Ce montant, inchangé, est conforme aux engagements pris par l'Etat dans
le contrat de plan.
Il n'assure toutefois pas la couverture totale des frais
de cette activité
,
dont une large part demeure assumée par
La Poste
(cf. chapitre II du présent rapport) ;
Les crédits consacrés à la formation
augmentent, mais les moyens dégagés ne semblent pas suffisants,
compte tenu des objectifs très ambitieux assignés au Groupement
des écoles de télécommunications : ce dernier doit
accroître significativement son effort de recherche et augmenter son
nombre de diplômés annuels de 1.000 à 1.500 d'ici à
2005. Aussi ses besoins nouveaux sont-ils estimés à environ
15 millions d'euros
(100 millions de francs), alors que le
projet de loi de finances n'augmente sa dotation que de
10 millions
d'euros
;
Les crédits demandés pour l'ART s'élèvent
à 16 millions d'euros, en progression de 4,9 %.
Toutefois,
cette augmentation est sans commune mesure avec l'accroissement des missions de
l'autorité et les enjeux de la régulation dans le secteur des
télécommunications, qui se traduit par une technicité
croissante des décisions à adopter et une progression très
importante de leur nombre.
L'homologue britannique de l'ART, l'OFTEL, dispose de 200 collaborateurs
(136 à l'ART) et d'un budget, qui a augmenté de 80 % en cinq
ans, de 30 millions d'euros, soit deux fois plus que l'ART. Le RegTP
allemand (également en charge, il est vrai, des questions postales)
emploie 220 personnes. Le régulateur danois dispose de
191 emplois et d'un budget de 20 millions d'euros, le
régulateur irlandais a 95 agents et 20 millions d'euros de
budget, de même que les régulateurs belge et suédois.
Rapporté au nombre d'habitants, le budget de l'ART est un des plus
faible des régulateurs européens des
télécommunications : ce ratio est, en effet, de
1,75 franc par an et par habitant, contre 2,25 francs en Espagne,
2,95 francs en Italie et 3,51 francs en Grande Bretagne.
Ces chiffres apparaissent peu en rapport avec l'ambition du législateur
lors de la création de l'ART par la loi de réglementation des
télécommunications.
Une remarque similaire pourrait être faite pour la Commission
supérieure du service public des postes et
télécommunications.
C. L'ARTICLE 17 DU PROJET DE LOI DE FINANCES : LE PRIX DES LICENCES UMTS
Un
article
de la première partie du projet de loi de finances concerne
plus particulièrement le secteur des télécommunications.

Consigne 1
Dans le paragraphe de l'extrait retenu qui commence par « L'homologue britannique de l'ART », relevez la nationalité de chacun des régulateurs étrangers mentionnés.
Consigne 2
Signalez chaque ligne de la liste qui contient le mot « human ».
L'extrait et la liste n'ont aucun rapport entre eux.

Données sources

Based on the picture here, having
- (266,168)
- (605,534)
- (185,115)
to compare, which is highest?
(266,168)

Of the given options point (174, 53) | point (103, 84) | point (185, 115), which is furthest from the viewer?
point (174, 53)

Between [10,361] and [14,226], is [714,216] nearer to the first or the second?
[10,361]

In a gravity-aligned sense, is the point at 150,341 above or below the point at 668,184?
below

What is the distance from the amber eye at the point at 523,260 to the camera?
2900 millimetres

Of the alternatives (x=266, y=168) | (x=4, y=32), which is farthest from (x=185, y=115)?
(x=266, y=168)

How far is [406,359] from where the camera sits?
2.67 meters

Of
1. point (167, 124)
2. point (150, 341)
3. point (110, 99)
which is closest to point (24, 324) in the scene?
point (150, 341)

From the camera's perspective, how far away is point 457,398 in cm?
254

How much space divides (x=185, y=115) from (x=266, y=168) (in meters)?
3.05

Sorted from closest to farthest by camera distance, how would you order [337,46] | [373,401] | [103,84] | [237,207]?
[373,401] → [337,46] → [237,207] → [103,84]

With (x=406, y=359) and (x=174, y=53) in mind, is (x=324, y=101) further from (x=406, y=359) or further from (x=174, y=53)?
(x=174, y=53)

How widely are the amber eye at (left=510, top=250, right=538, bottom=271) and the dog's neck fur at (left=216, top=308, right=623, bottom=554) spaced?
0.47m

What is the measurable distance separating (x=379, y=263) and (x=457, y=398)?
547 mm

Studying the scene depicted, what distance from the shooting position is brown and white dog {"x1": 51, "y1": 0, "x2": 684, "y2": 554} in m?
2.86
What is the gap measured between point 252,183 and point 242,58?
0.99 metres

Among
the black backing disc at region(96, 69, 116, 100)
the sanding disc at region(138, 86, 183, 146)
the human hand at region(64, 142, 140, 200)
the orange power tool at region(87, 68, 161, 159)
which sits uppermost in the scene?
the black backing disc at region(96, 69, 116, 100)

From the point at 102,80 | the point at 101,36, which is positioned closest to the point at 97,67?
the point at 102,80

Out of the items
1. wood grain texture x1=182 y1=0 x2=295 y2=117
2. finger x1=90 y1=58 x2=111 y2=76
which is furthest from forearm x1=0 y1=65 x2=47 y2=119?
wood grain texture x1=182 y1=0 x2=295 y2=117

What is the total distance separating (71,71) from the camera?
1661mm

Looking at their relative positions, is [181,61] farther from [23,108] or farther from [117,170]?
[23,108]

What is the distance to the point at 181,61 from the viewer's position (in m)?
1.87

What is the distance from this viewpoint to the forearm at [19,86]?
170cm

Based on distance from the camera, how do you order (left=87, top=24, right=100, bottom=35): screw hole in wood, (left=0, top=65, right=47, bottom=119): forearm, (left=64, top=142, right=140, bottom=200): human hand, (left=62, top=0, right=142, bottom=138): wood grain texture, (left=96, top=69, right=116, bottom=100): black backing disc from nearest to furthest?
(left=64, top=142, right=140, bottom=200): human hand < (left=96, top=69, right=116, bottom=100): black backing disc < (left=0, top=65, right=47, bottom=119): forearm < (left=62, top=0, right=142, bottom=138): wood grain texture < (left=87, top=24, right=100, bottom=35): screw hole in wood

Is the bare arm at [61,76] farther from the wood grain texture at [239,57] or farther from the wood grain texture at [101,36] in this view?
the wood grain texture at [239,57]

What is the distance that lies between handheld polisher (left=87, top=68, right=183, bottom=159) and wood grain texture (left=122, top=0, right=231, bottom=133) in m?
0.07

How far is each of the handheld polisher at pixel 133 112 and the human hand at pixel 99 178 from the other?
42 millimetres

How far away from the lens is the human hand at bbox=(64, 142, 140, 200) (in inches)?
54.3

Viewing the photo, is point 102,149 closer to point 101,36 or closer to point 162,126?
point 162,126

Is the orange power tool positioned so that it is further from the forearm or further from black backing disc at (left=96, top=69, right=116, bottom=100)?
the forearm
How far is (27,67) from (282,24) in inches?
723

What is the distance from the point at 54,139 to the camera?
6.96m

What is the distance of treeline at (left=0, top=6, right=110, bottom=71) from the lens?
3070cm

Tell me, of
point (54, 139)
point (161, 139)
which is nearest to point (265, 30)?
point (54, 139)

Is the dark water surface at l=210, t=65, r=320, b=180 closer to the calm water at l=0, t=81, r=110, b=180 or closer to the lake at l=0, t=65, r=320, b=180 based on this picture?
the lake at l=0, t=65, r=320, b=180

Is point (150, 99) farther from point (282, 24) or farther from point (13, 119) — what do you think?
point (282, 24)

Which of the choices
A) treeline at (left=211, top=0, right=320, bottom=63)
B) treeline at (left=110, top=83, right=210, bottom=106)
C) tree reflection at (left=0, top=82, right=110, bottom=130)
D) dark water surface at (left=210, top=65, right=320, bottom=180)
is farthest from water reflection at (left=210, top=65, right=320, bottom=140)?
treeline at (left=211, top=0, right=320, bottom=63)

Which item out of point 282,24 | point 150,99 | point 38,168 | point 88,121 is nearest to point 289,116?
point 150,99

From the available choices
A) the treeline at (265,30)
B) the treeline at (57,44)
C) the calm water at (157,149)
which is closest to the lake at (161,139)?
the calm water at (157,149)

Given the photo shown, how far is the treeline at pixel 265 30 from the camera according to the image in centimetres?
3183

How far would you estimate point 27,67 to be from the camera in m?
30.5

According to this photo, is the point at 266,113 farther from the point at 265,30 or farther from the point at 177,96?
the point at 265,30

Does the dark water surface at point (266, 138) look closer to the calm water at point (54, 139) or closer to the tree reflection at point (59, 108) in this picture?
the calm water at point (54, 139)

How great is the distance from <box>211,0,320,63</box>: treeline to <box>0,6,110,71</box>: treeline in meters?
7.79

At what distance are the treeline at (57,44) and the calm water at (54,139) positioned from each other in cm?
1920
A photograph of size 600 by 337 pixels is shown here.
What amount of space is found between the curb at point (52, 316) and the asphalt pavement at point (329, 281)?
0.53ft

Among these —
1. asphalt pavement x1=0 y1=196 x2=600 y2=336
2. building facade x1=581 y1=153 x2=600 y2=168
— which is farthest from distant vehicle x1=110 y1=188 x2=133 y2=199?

Réponse complète 1
britannique (l'OFTEL), allemand (le RegTP), danois, irlandais, belge, suédois

Réponse complète 2
the human hand at region(64, 142, 140, 200)
Based on distance from the camera, how do you order (left=87, top=24, right=100, bottom=35): screw hole in wood, (left=0, top=65, right=47, bottom=119): forearm, (left=64, top=142, right=140, bottom=200): human hand, (left=62, top=0, right=142, bottom=138): wood grain texture, (left=96, top=69, right=116, bottom=100): black backing disc from nearest to furthest?
(left=64, top=142, right=140, bottom=200): human hand < (left=96, top=69, right=116, bottom=100): black backing disc < (left=0, top=65, right=47, bottom=119): forearm < (left=62, top=0, right=142, bottom=138): wood grain texture < (left=87, top=24, right=100, bottom=35): screw hole in wood
How far is each of the handheld polisher at pixel 133 112 and the human hand at pixel 99 178 from the other?
How far away from the lens is the human hand at bbox=(64, 142, 140, 200) (in inches)?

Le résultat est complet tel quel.